Fragmento del documento -
Ezequiel mencionó una abertura en el lado derecho del Templo cuya interpretación catequética ya hemos visto. Zacarías nos ofrece en su texto la misma concordancia mesiánica. Dios va a derramar un torrente, un espíritu de gracia y de oración que provocarán en el hombre la vuelta de sus ojos a Él. A continuación Zacarías pone en escena a alguien a quien nombra como “aquel a quien traspasaron”.
Nos podemos imaginar que en Israel se quedarían un poco perplejos ante esta puntualización. Perplejidad que perduró entre sus estudiosos de la Biblia hasta que traspasaron al Mesías, al Hijo de Dios, con la lanza. Juan, testigo ocular de este acontecimiento, da fe del cumplimiento de la profecía de Zacarías testificando que “uno de los soldados atravesó el costado -de Jesús- con una lanza y al instante salió sangre y agua”. (Jn 19,34).
en tus manos me llevas escrito
Llega el momento de hablar del cumplimiento de las Escrituras también en la Iglesia, o para ser más exactos, en todos y cada uno de los discípulos de Jesús, el Señor. Todo discípulo está llamado, por gracia y misericordia de Dios, a dar vida al mundo por el hecho de encarnar, por la fe, a su Hijo: “Llevamos siempre en nuestro cuerpos, por todas partes, el morir de Jesús, a fin de que también la vida de Jesús se manifieste en nuestro cuerpo” ( 2 Co,4, 10).
Nuestra unión con Jesucristo implica, al menos en cierto modo, comunión con las profecías mesiánicas; y en este sentido, comunión con las heridas del Mesías, tal y como fueron profetizadas. Es por ello que somos, como dice la Escritura, heridos, traspasados, por los dardos que se arrojan contra Dios: “Acuérdate, Señor, del ultraje de tus siervos: cómo recibo en mi seno todos los dardos de los pueblos” (Sal 89,51).

Los datos -
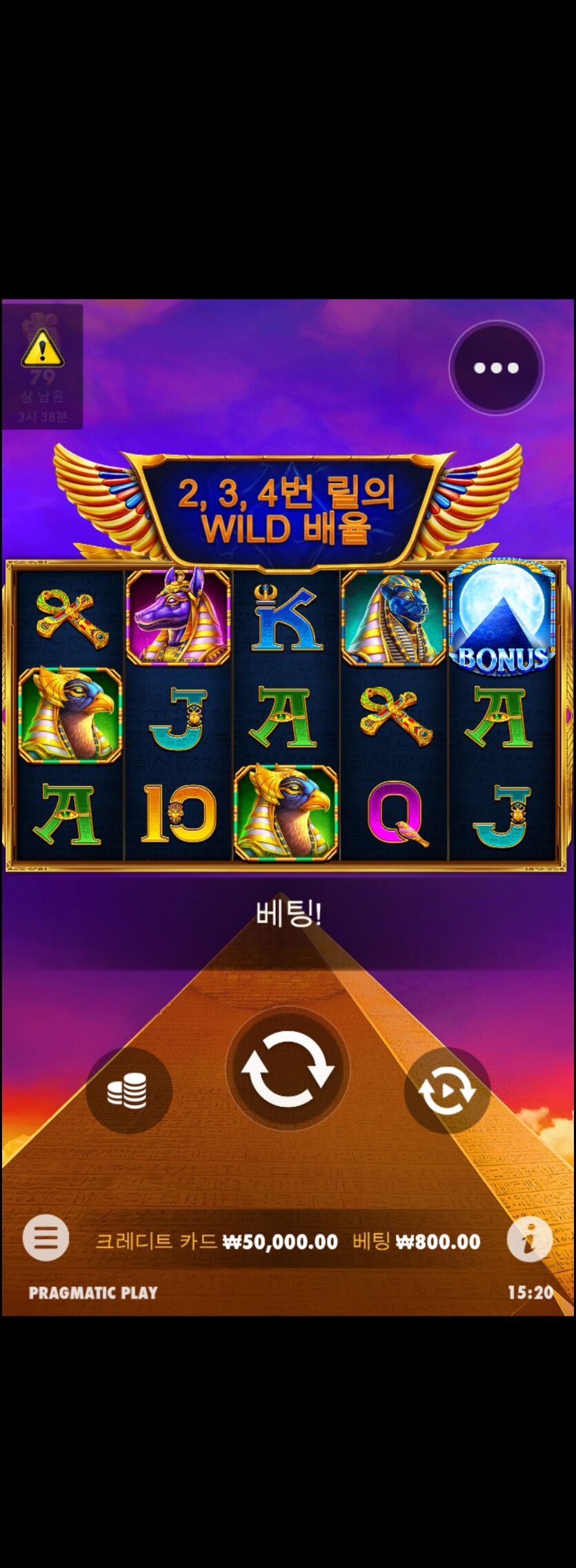 슬롯(0)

Tareas y ejercicios -
[a] En el fragmento sobre la profecía de Zacarías, ¿qué salió del costado de Jesús cuando uno de los soldados lo atravesó con una lanza?
[b] Continúa el fragmento sobre la profecía de Zacarías y las heridas del Mesías a partir de su última frase.

Resultados por tarea -
[a] Sangre y agua.

[b]
Repito que son profecías que se cumplen en Jesucristo y también en sus discípulos, ya que compartimos con Él causa, misión y destino. Pablo expone esta comunión con el Señor Jesús con suficiente claridad, como para no albergar duda alguna: “¿Quién nos separará del amor de Cristo? ¿ la tribulación?, ¿la angustia?, ¿la persecución?…Como dice la Escritura: por tu causa se nos mata cada día; tratados como ovejas destinadas al matadero” (Rm 8, 35-36).
Somos, pues, atravesados por la lanza del odio del mundo que tanto odió a Jesús. Él mismo hizo este anuncio profético a sus discípulos: “Si el mundo os odia, sabed que a mí me ha odiado antes que a vosotros. Si fuerais del mundo, el mundo amaría lo suyo; pero como no sois del mundo, porque yo al elegiros os he sacado del mundo, por eso os odia el mundo” (Jn 15, 18-19).
heridas de muerte, heridas de gracia
Al hablar de la Iglesia traspasada- en sus discípulos- por el odio del mundo, hemos de hacer una especial mención a María de Nazaret, Madre del Señor Jesús, y también nuestra (Jn 19, 26-27). Fue ella en primer lugar, a quien se profetizó por medio de Simeón, que su alma sería atravesada: “Simeón dijo a María, su madre: este está puesto para caída y elevación de muchos en Israel, ¡y a ti misma, una espada te atravesará el alma! (Lc 2, 34-35).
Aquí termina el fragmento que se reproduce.